▸ **WORK ORDER**
Return, exactly and with nothing added, the line with "BulkSupplements Sage Extract" together with all lines after it through the end of the data below. No pictures belong in the copy.

▸ **DATA TO EXAMINE**
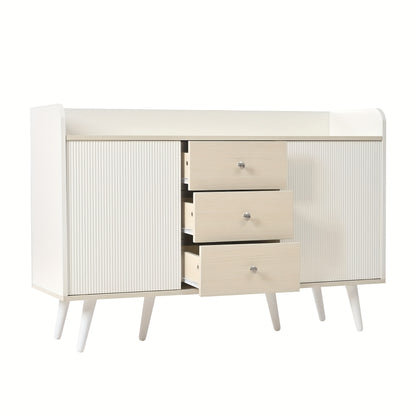 Modern Metal Sideboard Cabinet - Beige/White Storage Organizer with 3 Drawers, Minimalist Living Room & Bedroom Furniture, No Assembly Required, Easy-Clean Surface - Model L117.5cm, Slim Storage Cabinet, Spacesaving Furniture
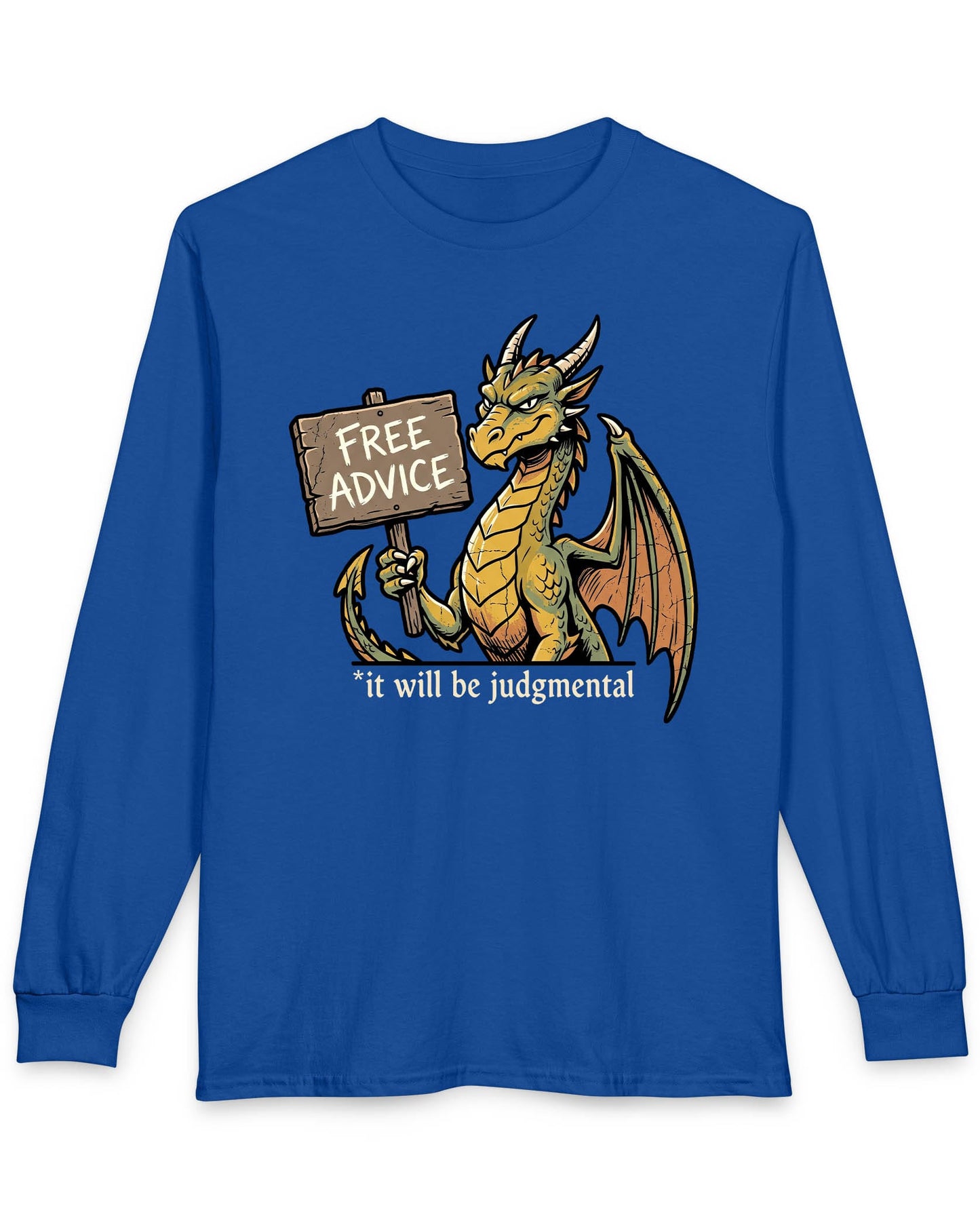 Free Advice shirt in royal blue featuring a green and gold dragon holding a wooden sign reading “Free Advice”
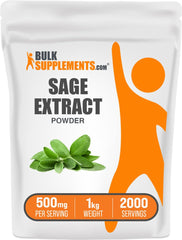BulkSupplements Sage Extract powder bottle shown for daily antioxidant support.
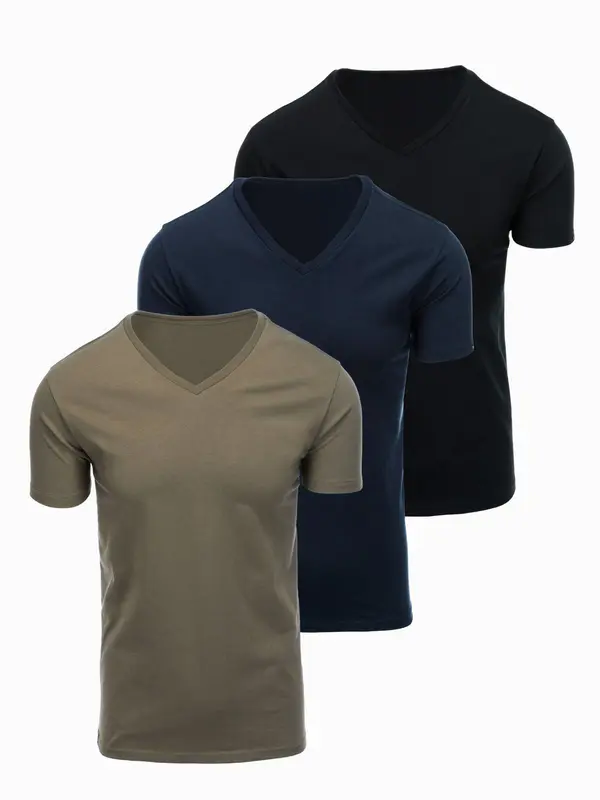 Ombre Muški Ombre BASIC komplet majica s V-izrezom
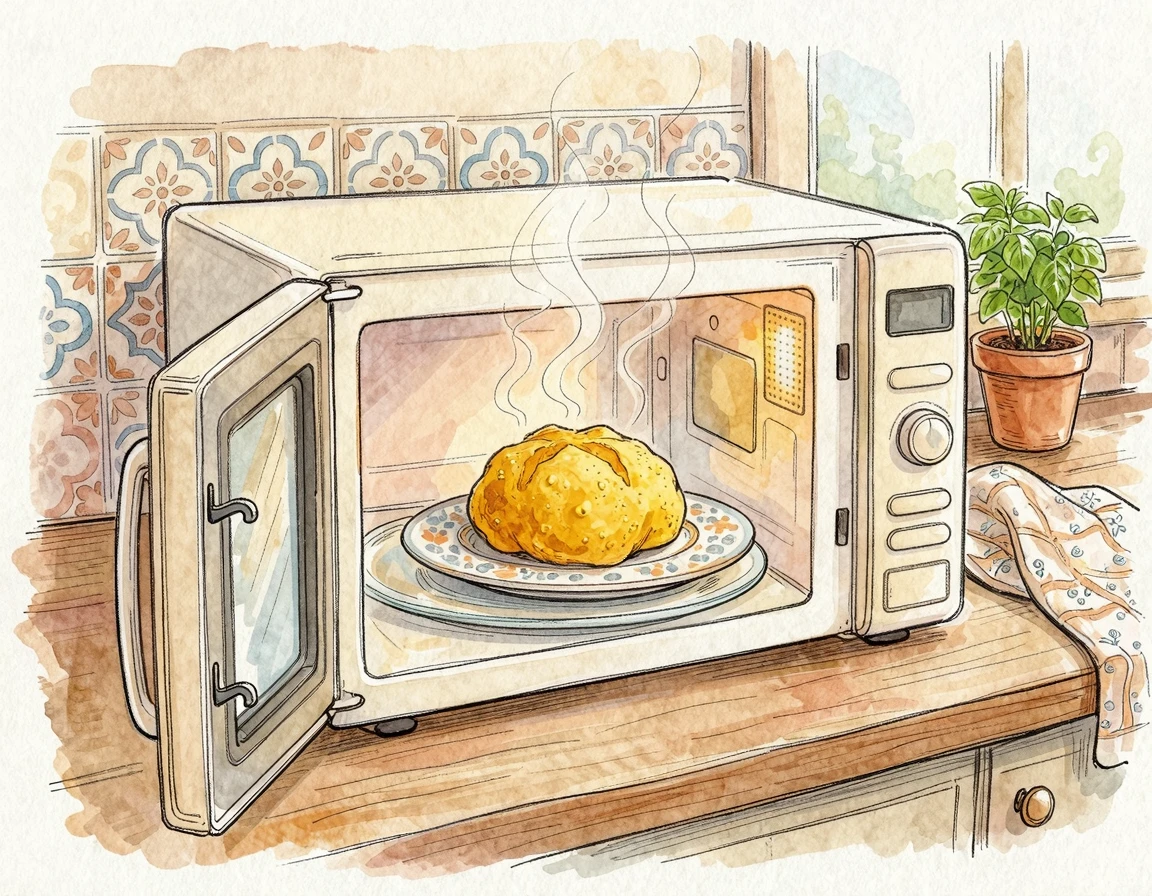 전자레인지에서 갓 꺼내 김이 모락모락 나는 노란 단호박 빵 일러스트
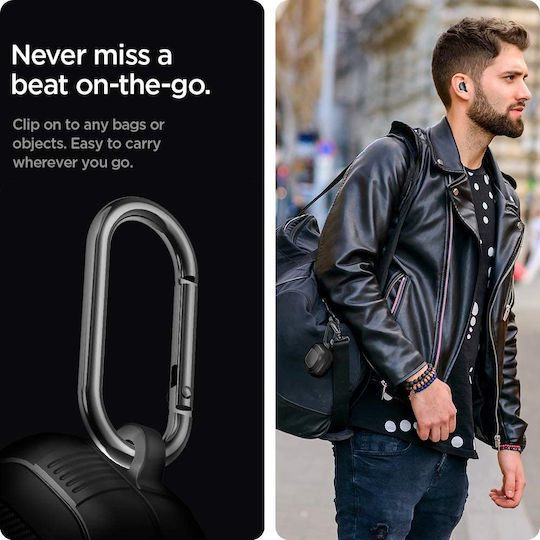 Spigen Rugged Armor Silicone Case with Keychain Black for Galaxy Buds 2 Pro / 2 / Live / Pro
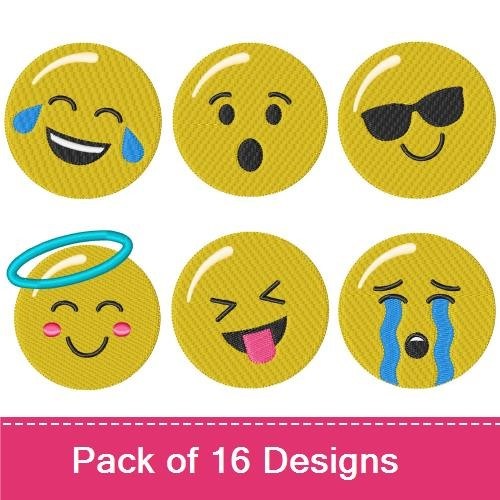 Emoji Expressions Embroidery Designs Bundle – Laughing Emoji, Smiling Emoji with Blush, Sad Emoji, & More (16 Designs)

▸ **ANSWER TO THE EXERCISE**
BulkSupplements Sage Extract powder bottle shown for daily antioxidant support.
 Ombre Muški Ombre BASIC komplet majica s V-izrezom
 전자레인지에서 갓 꺼내 김이 모락모락 나는 노란 단호박 빵 일러스트
 Spigen Rugged Armor Silicone Case with Keychain Black for Galaxy Buds 2 Pro / 2 / Live / Pro
 Emoji Expressions Embroidery Designs Bundle – Laughing Emoji, Smiling Emoji with Blush, Sad Emoji, & More (16 Designs)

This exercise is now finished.